* _Required actions_
a) In the zoning variance appeal, rewrite the passage that opens with the words containing "McDonald’s Corporation appeals" and closes with "disagree and affirm.", substituting "The appellant" for every occurrence of "McDonald’s".
b) List every person, company, and court named in the zoning variance appeal.

* _Excerpt_
- - -

McDonald’s Corporation appeals from the decision of the Rutland Superior Court denying it a zoning variance made pursuant to 24 V.S.A. § 4468(a). McDonald’s argues that the trial court misapplied the “five criteria” of the zoning variance statute. We disagree and affirm.
The facts are as follows. Gerald and Patricia McCue own a lot that is irregularly shaped along Woodstock Avenue in Rutland. For purposes of this litigation it is helpful to view the lot as two parcels. One fronts on Woodstock Avenue for 125 feet with a depth of 150 feet and is essentially a rectangle. The second parcel is behind the first and is irregularly shaped in part because it goes behind other lots that front on Woodstock Avenue. This land has no frontage on Woodstock Avenue. The whole lot is approximately 1.35 acres with roughly 19,000 square feet in the first parcel and 40,000 square feet in the second parcel. The most important fact for purposes of this litigation is that the first parcel is in a commercial zone established to run right along Woodstock Avenue and the second parcel is in a residential zone. This litigation actually deals with a portion of the second parcel lying immediately behind the first parcel for a depth of 25 feet. This 25 foot strip is swampy and wet and lies approximately 5 feet below the surrounding grade. It would be difficult and expensive to drain and fill this land to use it for residential purposes.

- - -

* _Data extract_
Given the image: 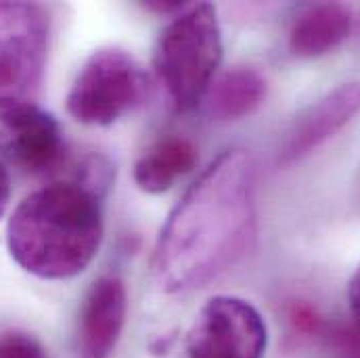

- - -

* _Solutions below_
a)
The appellant Corporation appeals from the decision of the Rutland Superior Court denying it a zoning variance made pursuant to 24 V.S.A. § 4468(a). The appellant argues that the trial court misapplied the “five criteria” of the zoning variance statute. We disagree and affirm.

b)
- McDonald’s Corporation
- Rutland Superior Court
- Gerald McCue
- Patricia McCue